Rangel Shawn J, Henry Marion C W, Brindle Mary, Moss R Lawrence
Division of Pediatric Surgery, Stanford University School of Medicine, Stanford, CA, USA.
J Pediatr Surg. 2003 Oct;38(10):1429-33. doi: 10.1016/s0022-3468(03)00491-3.
BACKGROUND/PURPOSE: Laparoscopic surgery has been widely adopted for many pediatric surgical diseases for its potential to reduce morbidity and hospital stay. To date, no study has examined the qualitative state of evidence supporting the use of these techniques in children. The authors present a systematic and objective review of this evidence.
The authors identified all clinical reports during the last 10 years for the 3 most common pediatric surgical diseases managed laparoscopically (appendicitis, gastroesophageal reflux, and conditions requiring splenectomy). Standardized and previously validated quality assessment instruments were used to examine individual studies in 4 areas: (1) clinical relevance, (2) generalizability to clinical practice, (3) reporting methodology, and (4) strength of conclusions.
The authors evaluated a total of 131 clinical reports (39 to 48 per disease). Ninety-three percent of all studies were retrospective, with single institution case reports accounting for the majority of evidence. Only 23% of studies used a control group of any kind. Randomized trials comprised 3% of all evidence (4 studies). Forty-five percent of nonrandomized studies were found to be of poor quality, and 55% were of fair quality by epidemiologic standards. The distribution of quality scores was not significantly different between the 3 operative indications examined (analysis of variance P =0.10). Randomized studies also were found to be of poor methodologic quality by standardized assessment criteria.

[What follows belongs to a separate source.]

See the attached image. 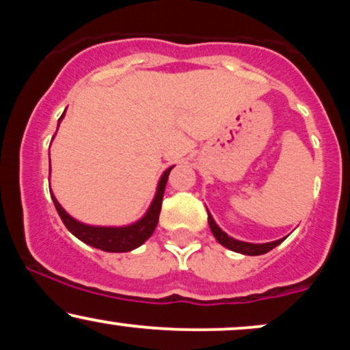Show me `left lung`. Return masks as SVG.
<instances>
[{"mask_svg":"<svg viewBox=\"0 0 350 350\" xmlns=\"http://www.w3.org/2000/svg\"><path fill=\"white\" fill-rule=\"evenodd\" d=\"M208 214V211H207ZM208 227H211L212 234L217 239V242L220 245H224V247L228 248V250L232 252H237V253H242V255H250V256H255V255H263V253L273 250L275 247H278V245L283 242L284 239H280V240H275V242H268V243H250V242H242V240H237L234 237L227 235L226 232L222 230L219 226L215 224L214 217L208 214Z\"/></svg>","mask_w":350,"mask_h":350,"instance_id":"obj_1","label":"left lung"}]
</instances>
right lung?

The current body of evidence is of insufficient quality to justify the widespread adoption of laparoscopic techniques into accepted standards of care. Wider use of prospective studies such as multicenter databases and randomized trials are needed to clarify the indications and outcomes for these innovative techniques. Significant improvement in the quality of published observational studies is also warranted, and this may be facilitated by the adoption of standardized reporting guidelines specific to nonrandomized data.
背景/目的:腹腔镜手术因其具有降低发病率和缩短住院时间的潜力,已被广泛应用于多种小儿外科疾病的治疗。迄今为止,尚无研究对支持在儿童中使用这些技术的证据的质量状况进行考察。作者对该证据进行了系统且客观的综述。

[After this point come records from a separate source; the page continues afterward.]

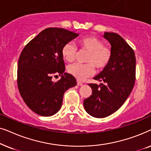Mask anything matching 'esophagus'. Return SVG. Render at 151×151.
Masks as SVG:
<instances>
[{"instance_id":"esophagus-1","label":"esophagus","mask_w":151,"mask_h":151,"mask_svg":"<svg viewBox=\"0 0 151 151\" xmlns=\"http://www.w3.org/2000/svg\"><path fill=\"white\" fill-rule=\"evenodd\" d=\"M77 84L78 86H82V82H80V80H77Z\"/></svg>"}]
</instances>
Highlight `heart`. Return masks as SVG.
<instances>
[{
  "label": "heart",
  "mask_w": 151,
  "mask_h": 151,
  "mask_svg": "<svg viewBox=\"0 0 151 151\" xmlns=\"http://www.w3.org/2000/svg\"><path fill=\"white\" fill-rule=\"evenodd\" d=\"M82 50L88 51L85 58L86 64L74 63L67 67V71L78 80H84L93 74L96 68L98 71L106 68L112 58V51L109 47L104 46V42L95 36H85L78 40ZM62 56L65 61L71 63L76 58L77 49L72 42L64 45L61 51Z\"/></svg>",
  "instance_id": "b5f03b06"
}]
</instances>
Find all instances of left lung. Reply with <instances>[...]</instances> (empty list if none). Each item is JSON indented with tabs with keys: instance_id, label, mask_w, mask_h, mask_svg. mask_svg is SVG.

作者检索了过去10年中关于腹腔镜治疗3种最常见小儿外科疾病(阑尾炎、胃食管反流和需要行脾切除术的疾病)的所有临床报告。使用标准化且先前经验证有效的质量评估工具,从4个方面对个体研究进行考察:(1)临床相关性;(2)对临床实践的可推广性;(3)报告方法;(4)结论的强度。
作者共评估了131篇临床报告(每种疾病39至48篇)。所有研究的93%为回顾性研究,其中单机构病例报告占多数证据。仅23%的研究使用了任何类型的对照组。随机试验占所有证据的3%(4项研究)。按照流行病学标准,45%的非随机研究质量较差,55%质量一般。在所考察的3种手术适应证之间,质量评分的分布无显著差异(方差分析P = 0.10)。根据标准化评估标准,随机研究的方法学质量也较差。
目前的证据质量不足以证明将腹腔镜技术广泛纳入公认的治疗标准是合理的。需要更广泛地开展前瞻性研究,如多中心数据库研究和随机试验,以明确这些创新技术的适应证和治疗效果。已发表的观察性研究的质量也有必要显著提高,采用针对非随机数据的标准化报告指南可能有助于实现这一点。